With its constant beating sun, the Middle East ought to have much more solar power than it does. Relative to the rest of the world, it has very little.
Siemens AG took a step towards reversing that today. It announced a joint research project to develop coatings that would enable solar panels to better withstand sand, dust and "other forms of soiling" common in the desert environment of the Middle East.
Siemens is working with the Masdar Institute of Science and Technology, an MIT-affiliated graduate university in Abu Dhabi that is part of the Masdar group of companies owned by the Abu Dhabi government. Together, they will also develop more effective "soiling models" for solar panels, Siemens said in a press release. The panels will require less water to clean than is normal, a clear benefit in a dry climate.
"With the current agreement we are addressing the special challenges associated with deploying PV in the Middle East," Martin Pfund, CEO of Siemens Energy's photovoltaic business unit, said in the release. "Higher revenues gained with solar panels that become less soiled and cost less to clean are an important lever for making photovoltaic electricity competitive, especially in desert regions."
The release did not elaborate in detail on how Siemens and Masdar would improve sand-resistance. Masdar professor Dr. Matteo Chiesa said the process involves atomic force microscopy and nanoscale manipulation of materials.
Despite a wealth of sunshine, no Middle East country has a place among the world's top 10 solar countries. Recent developments in Dubai - a fellow emirate to Abu Dhabi in the United Arab Emirates - and in Oman suggest that the technology could be picking up pace in the region. Factors other than sand-resistance will determine its fate. For instance, Saudi Arabia policy looks intent on advancing nuclear power more than solar, although solar is on the agenda.

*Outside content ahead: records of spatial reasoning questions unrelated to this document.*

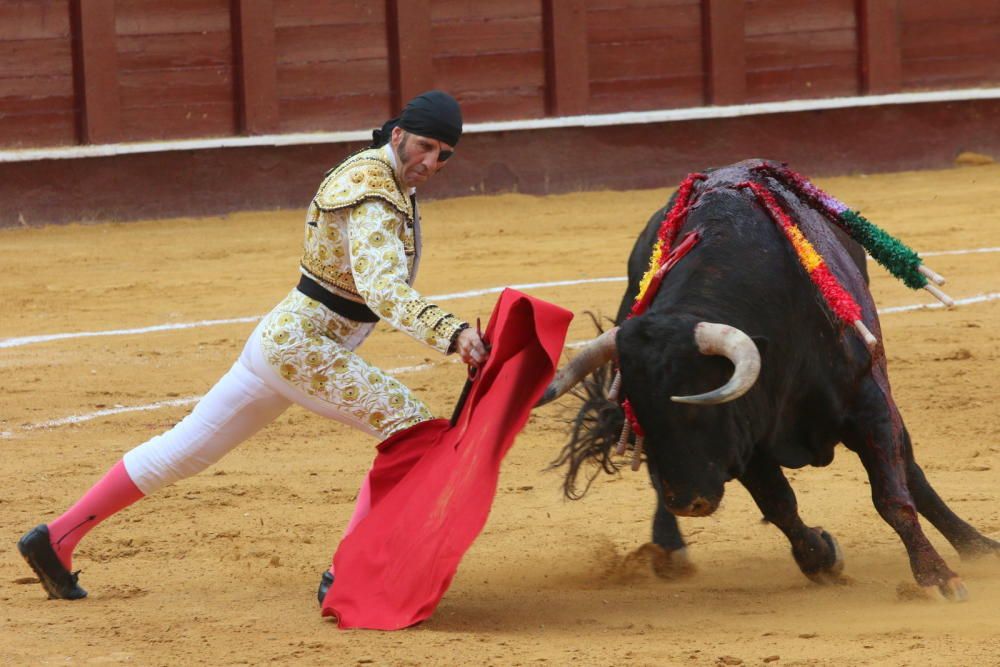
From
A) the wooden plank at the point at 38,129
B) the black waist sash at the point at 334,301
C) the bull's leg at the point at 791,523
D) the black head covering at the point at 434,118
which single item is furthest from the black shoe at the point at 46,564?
the wooden plank at the point at 38,129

Projects like Siemens' should help. (It also addresses the comment posed by SmartPlanet reader "jtdavies," who wondered after last week's Dubai story what a sandstorm would do to a solar panel).
As a sign of its commitment to the year-long initiative, Siemens as previously announced is locating its Middle East headquarters in Masdar City, where Masdar Institute is located. Siemens has been building up a global presence in renewable energy, particularly in wind and solar, as it bows out of the nuclear industry. It is also charting growth in the gas turbine industry, having recently registered significant sales to Russia and Saudi Arabia.
Like the university, Masdar City is also part of the Masdar group of companies, owned the Abu Dhabi government's Mubadala Development Company. It's a modern 6-square-kilometer (2.3 square miles) cluster 17 kilometers (10.5 miles) from downtown Abu Dhabi built on sustainability principles including pedestrian friendliness, solar power and passive cooling and shading.
It bans conventional cars in favor of public transport in the form of electric pod cars (forget for a second that you'll probably drive to the city gates in a gas guzzler!). The buildings stand close together above narrow walkways, and vertical wind cones draw drafts to facilitate breezes, in principle.
Masdar City's cost has been estimated at between $15 billion and $30 billion, paid for - with, ahem, oil money - by Abu Dhabi's ruler, Sheikh Khalifa bin Zayed Al Nahyan. It aspires to have 40,000 residents and hundreds of businesses. Industrial companies GE, BASF and Schneider also have offices there, as do the Korea Technopark Association, the Swiss Village Association and the International Renewable Energy Agency.